▸ **SET EXERCISE**:
Render the lines of the listing as a numbered list, starting at the line that contains "Within this photograph, is" and running through the end of the listing. Leave out blank lines.

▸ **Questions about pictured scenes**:

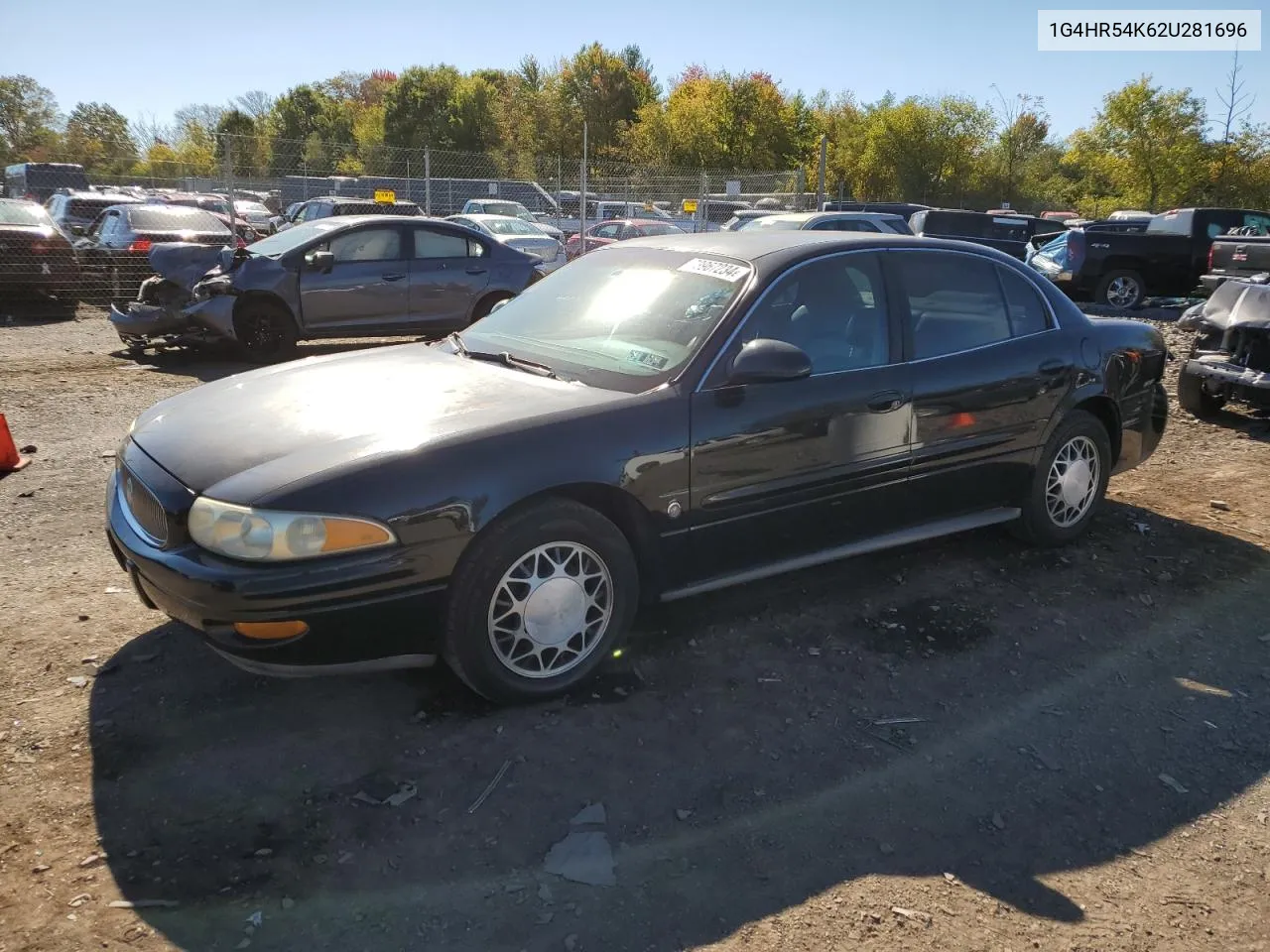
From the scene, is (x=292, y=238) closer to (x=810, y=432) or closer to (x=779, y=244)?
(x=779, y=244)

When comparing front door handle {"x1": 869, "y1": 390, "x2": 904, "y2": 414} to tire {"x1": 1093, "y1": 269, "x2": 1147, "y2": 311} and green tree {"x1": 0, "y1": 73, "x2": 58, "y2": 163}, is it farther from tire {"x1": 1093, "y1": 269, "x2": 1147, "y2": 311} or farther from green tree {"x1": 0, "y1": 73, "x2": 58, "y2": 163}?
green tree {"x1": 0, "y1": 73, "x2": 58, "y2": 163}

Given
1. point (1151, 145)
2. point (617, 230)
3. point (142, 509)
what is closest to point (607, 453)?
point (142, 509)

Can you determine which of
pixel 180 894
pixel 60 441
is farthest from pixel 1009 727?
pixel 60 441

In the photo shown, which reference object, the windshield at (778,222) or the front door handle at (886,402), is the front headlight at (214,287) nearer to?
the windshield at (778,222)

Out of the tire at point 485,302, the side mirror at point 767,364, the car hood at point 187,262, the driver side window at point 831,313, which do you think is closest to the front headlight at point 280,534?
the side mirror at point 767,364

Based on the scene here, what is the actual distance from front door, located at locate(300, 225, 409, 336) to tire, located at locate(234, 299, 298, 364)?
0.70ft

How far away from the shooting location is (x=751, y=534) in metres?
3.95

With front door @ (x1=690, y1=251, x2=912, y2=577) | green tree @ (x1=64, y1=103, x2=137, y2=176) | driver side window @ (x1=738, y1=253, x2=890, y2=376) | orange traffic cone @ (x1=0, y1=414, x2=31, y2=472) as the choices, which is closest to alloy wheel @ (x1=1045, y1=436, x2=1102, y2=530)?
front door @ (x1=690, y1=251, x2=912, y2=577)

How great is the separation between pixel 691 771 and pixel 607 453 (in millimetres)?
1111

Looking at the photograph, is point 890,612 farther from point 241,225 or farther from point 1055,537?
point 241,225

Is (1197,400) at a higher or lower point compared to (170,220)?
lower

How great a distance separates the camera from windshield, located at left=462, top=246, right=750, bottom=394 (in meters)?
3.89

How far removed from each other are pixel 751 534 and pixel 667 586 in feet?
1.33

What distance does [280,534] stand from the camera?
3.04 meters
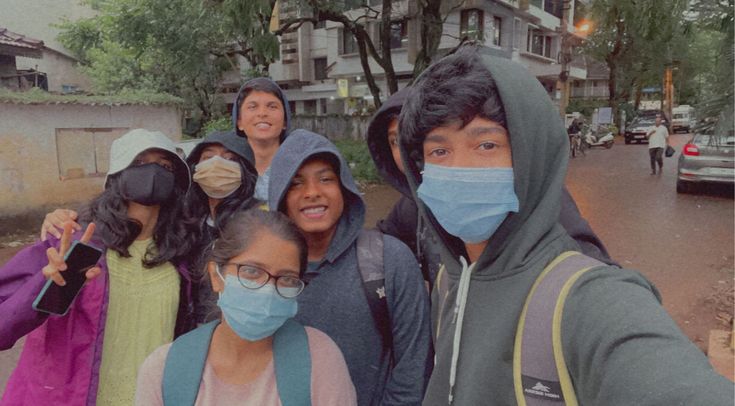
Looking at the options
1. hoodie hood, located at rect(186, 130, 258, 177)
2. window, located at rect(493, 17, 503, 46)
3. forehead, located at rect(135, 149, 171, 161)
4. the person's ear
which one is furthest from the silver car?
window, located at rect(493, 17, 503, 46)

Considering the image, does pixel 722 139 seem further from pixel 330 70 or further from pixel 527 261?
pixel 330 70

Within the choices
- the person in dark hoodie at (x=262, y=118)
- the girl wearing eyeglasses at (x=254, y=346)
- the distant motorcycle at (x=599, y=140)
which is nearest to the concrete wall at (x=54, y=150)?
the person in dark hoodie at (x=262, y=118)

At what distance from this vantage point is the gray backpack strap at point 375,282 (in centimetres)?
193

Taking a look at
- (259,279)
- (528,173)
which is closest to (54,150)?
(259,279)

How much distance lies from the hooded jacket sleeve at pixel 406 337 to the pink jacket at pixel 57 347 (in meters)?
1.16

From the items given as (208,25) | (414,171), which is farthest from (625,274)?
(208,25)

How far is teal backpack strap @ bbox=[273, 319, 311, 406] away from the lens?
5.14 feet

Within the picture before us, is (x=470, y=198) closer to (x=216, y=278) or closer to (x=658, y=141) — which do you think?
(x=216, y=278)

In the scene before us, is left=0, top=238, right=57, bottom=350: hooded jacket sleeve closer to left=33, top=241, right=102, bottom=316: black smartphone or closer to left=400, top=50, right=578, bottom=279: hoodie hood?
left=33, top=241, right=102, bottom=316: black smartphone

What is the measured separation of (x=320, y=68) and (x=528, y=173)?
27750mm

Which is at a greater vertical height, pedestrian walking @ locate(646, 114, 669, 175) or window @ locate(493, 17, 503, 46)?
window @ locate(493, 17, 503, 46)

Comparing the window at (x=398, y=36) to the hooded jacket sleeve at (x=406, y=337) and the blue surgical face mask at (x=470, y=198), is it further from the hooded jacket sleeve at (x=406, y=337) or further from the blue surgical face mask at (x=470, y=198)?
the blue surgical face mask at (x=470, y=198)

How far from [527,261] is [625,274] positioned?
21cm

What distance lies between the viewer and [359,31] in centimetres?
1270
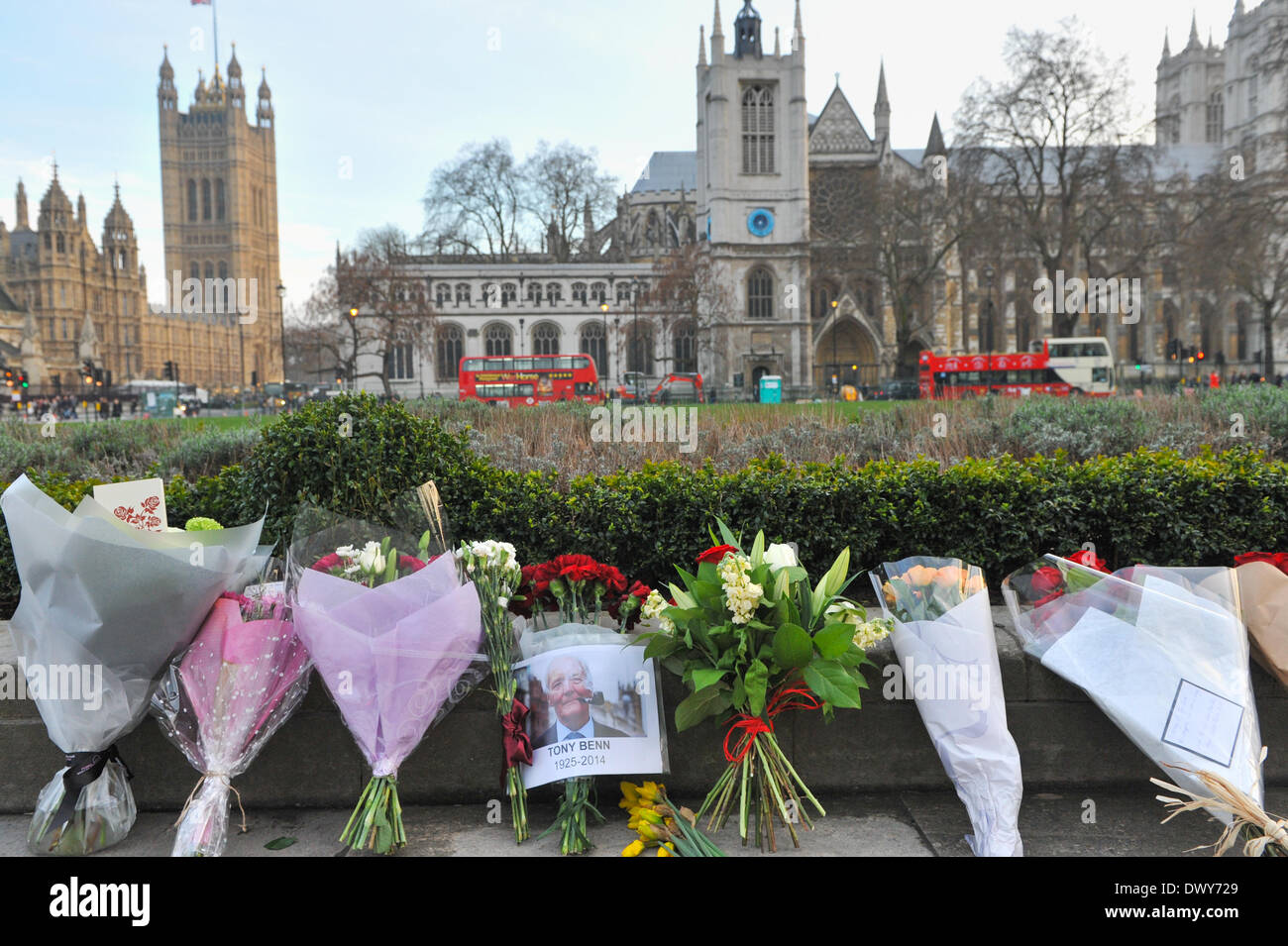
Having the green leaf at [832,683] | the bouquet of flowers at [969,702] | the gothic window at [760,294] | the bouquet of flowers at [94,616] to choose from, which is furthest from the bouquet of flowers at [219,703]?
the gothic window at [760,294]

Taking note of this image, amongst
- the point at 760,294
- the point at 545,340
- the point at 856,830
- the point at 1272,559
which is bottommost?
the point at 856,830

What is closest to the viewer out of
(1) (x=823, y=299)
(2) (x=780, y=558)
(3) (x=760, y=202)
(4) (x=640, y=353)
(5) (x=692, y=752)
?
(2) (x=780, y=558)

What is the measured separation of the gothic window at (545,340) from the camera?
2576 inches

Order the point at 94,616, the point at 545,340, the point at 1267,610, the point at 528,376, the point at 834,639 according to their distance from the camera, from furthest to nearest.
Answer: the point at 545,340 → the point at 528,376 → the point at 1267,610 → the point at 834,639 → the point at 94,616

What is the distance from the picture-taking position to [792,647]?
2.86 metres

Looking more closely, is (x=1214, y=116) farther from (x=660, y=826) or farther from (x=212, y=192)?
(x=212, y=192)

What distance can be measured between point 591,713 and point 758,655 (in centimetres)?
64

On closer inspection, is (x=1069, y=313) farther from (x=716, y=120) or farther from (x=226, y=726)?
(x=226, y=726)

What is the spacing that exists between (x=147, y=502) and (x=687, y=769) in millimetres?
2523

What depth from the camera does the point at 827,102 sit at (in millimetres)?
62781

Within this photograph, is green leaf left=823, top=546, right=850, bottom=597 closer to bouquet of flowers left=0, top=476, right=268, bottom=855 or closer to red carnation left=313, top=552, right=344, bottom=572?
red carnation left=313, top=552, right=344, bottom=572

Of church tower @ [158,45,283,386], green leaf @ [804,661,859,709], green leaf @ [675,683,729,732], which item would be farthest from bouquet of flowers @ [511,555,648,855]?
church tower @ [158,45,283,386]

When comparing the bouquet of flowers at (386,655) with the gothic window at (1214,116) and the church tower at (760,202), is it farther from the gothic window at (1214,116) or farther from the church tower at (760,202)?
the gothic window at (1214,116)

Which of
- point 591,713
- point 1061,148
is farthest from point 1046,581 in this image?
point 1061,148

▸ **REPLY**:
1. Within this photograph, is green leaf left=823, top=546, right=850, bottom=597 closer to bouquet of flowers left=0, top=476, right=268, bottom=855 or closer to red carnation left=313, top=552, right=344, bottom=572?
2. red carnation left=313, top=552, right=344, bottom=572
3. Of church tower @ [158,45,283,386], green leaf @ [804,661,859,709], green leaf @ [675,683,729,732], which item would be farthest from bouquet of flowers @ [511,555,648,855]?
4. church tower @ [158,45,283,386]
5. When comparing the bouquet of flowers at (386,655) with the gothic window at (1214,116) and the church tower at (760,202), is it farther from the gothic window at (1214,116) or farther from the church tower at (760,202)?
6. the gothic window at (1214,116)
7. Which of
8. - point 591,713
9. - point 1061,148
10. is farthest from point 1046,581 in this image?
11. point 1061,148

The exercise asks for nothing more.